In Hulme’s Why We Disagree about Climate Change, discussion around risk assessment and perception of fear is directly related to the view of the earth’s future as defined by classic and contemporary environmental thought (2015). The grid group theory, derived by Douglas and Wildavsky, emanates the differing views that lie within the range of perceptions within these two differing trains of thought, from apocalyptic, to minimal change, to hopeful, this cultural or grid group theory resonates and exemplifies the differing views of the future and their origins. The views of the future and the apocalyptic collapse of both social and natural concepts is rooted in the concepts presented in Limits to Growth, where fear of the lack of adaptability of nature in supporting the growth of population, promotes the sense of fear of apocalyptic collapse (1974). Characterized by bold language, this text induces a scare tactic to the reader, making them view the future as apocalyptic and dire where the, “stock of reserves is finite and nonrenewable,”(Meadows and Meadows and Rander and Behrens, Limits to Growth, 13). It is no wonder that this spurred up the views that are central to classic environmental thought. Some might argue that this model is too rigid, not accounting for the fact that, “[climate system] is influenced by a multiplicity of factors,” as the fatalists would claim (Hulme, Why We Disagree, 190). Or some could claim that the changes we see can be regulated by science or the government (hirearchists), and others may argue that this theory’s claims are more factual than people want to accept (egalitarians). Although there is much debate and not many answers to the questions of what the future may hold, it is based off this common place, from which many people diverge.
Speaking of divergence, we all come from different backgrounds, cultures, and social constructs. In that sense, we perceive and deem parts of our reality in different ways. For those with religious backgrounds, much of the theories behind environmental thought can either be supported or debunked by religious viewpoints. The approach to action for each of the concerning problems also poses much concern when a consensus is desired. For example, using technology as an aid to conform or change nature can be seeing as interfering with God’s, or any other deity’s, work, which is a controversial concept to many religious people. But as seen in recent studies, “no matter one’s age, education, gender, or income, no matter one’s political or theological orientation…nature is sacred,” (Proctor, Old Growth, 109 ). So there is a unifying concept that can be applied to policy which is seen in the COP 22 statement. The trend of social and moral obligation to reverse the trials of time is a concept that crosses most religions (Hulme 2015). This inspires institutional action across the board. This cross section of responsibly knowing our place in this world is supported by Quaker, Buddhist, Catholic as well as other traditions. This is important in realizing the power religion has and how much it can influence the world institutionally.

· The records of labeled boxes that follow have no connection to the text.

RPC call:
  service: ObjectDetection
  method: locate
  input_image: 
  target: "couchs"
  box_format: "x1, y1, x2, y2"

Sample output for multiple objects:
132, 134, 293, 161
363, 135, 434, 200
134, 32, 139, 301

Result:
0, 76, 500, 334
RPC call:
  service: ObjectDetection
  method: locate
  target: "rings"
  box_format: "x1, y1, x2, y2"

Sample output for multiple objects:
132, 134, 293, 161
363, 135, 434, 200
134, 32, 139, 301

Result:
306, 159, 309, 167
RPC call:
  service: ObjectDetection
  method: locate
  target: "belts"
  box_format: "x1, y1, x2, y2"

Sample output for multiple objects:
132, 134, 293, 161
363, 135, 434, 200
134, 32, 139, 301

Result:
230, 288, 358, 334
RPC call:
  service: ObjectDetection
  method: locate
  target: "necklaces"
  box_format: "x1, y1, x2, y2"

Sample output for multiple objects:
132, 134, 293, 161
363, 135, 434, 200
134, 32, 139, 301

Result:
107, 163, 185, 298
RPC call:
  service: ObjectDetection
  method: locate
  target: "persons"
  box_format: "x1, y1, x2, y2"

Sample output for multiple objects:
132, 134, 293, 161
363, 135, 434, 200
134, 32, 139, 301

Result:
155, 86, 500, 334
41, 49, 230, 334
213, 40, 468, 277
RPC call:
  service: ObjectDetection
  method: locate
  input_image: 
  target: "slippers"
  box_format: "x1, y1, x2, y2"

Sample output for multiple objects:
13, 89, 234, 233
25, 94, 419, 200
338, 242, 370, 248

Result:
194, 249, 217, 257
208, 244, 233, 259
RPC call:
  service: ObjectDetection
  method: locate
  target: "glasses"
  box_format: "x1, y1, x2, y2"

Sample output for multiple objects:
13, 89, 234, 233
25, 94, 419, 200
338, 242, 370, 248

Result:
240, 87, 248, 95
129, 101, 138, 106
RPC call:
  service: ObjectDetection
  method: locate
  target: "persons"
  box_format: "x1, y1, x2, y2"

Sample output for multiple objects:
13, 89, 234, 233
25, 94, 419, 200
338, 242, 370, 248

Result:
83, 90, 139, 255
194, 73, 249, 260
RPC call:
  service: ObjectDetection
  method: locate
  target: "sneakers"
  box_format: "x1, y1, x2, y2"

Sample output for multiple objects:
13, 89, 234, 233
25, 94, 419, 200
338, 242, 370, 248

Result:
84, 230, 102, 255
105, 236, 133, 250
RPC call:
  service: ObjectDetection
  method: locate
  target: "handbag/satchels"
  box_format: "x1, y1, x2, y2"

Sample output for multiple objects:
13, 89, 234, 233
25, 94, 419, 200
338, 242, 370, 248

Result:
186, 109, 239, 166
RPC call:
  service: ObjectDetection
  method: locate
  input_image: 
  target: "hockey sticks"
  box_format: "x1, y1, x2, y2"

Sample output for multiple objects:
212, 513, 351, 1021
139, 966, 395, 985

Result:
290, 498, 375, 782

The role of technology is grounds for debate in many respects. With advancements in technological approaches and their applications, it is impossible to ignore these as an option. This debate over technology’s role in the earth’s future and how much it should be involved has stirred up the isms of hybridity and purity and which direction is best and most beneficial. In Love Your Monsters there was much discussion about the technology’s helping hand in sealing the gap between humans and the concept of nature (Shellenberger and Nordhaus 2011). Another claim would be to use technology in a manner that does not interfere with the social construct or green movement, thus limited, regulated use of technology. In Ecotopia, the society uses selected use of technology to benefit all the members of the community and the surroundings (Callenbach 1975). There are existing claims that people view the problem to current growth resides in the advancement of technology, but these contemporary claims play a different blame game, claiming that, “we have failed to care for our technological creations,” (Shellenberger and Nordhaus, Love Your Monsters, 274). Placing the blame on humans creates a new perspective through which approaching our current situation changes. It paints a different picture of the situation and portrays us as a helping hand rather than the destructive one. Both of these texts assert the existence of technology and apply it in different ways. Either way, technology and its application must be addressed in the near future. So why not use it to help us in the long run?
When talking about environmental issues, it is dangerous to use umbrella terms. Because there are in fact many aspects to each, all of which are connected to each other, it is counterintuitive to address only one. There are many reasons why people cannot agree on policies, why policies have trouble making a large difference, and the reasoning upon which this is based is constantly changing in its concrete application as well as the actual claims. Environmentalism is an all-encompassing field, in which we are included and affected.
References
Meadows, Donella H., Dennis L. Meadows, Jørgen Randers, and William W. Behrens. The Limits to Growth: A Report for the Club of Rome’s Project on the Predicament of Mankind. New York: Universe Books, 1974.
Proctor, James D. “Old Growth and a New Nature: The Ambivalence of Science and Religion.” In Old Growth in a New World: A Pacific Northwest Icon Reexamined, edited by Thomas Allen Spies and Sally L. Duncan, 104–15. Island Press, 2009.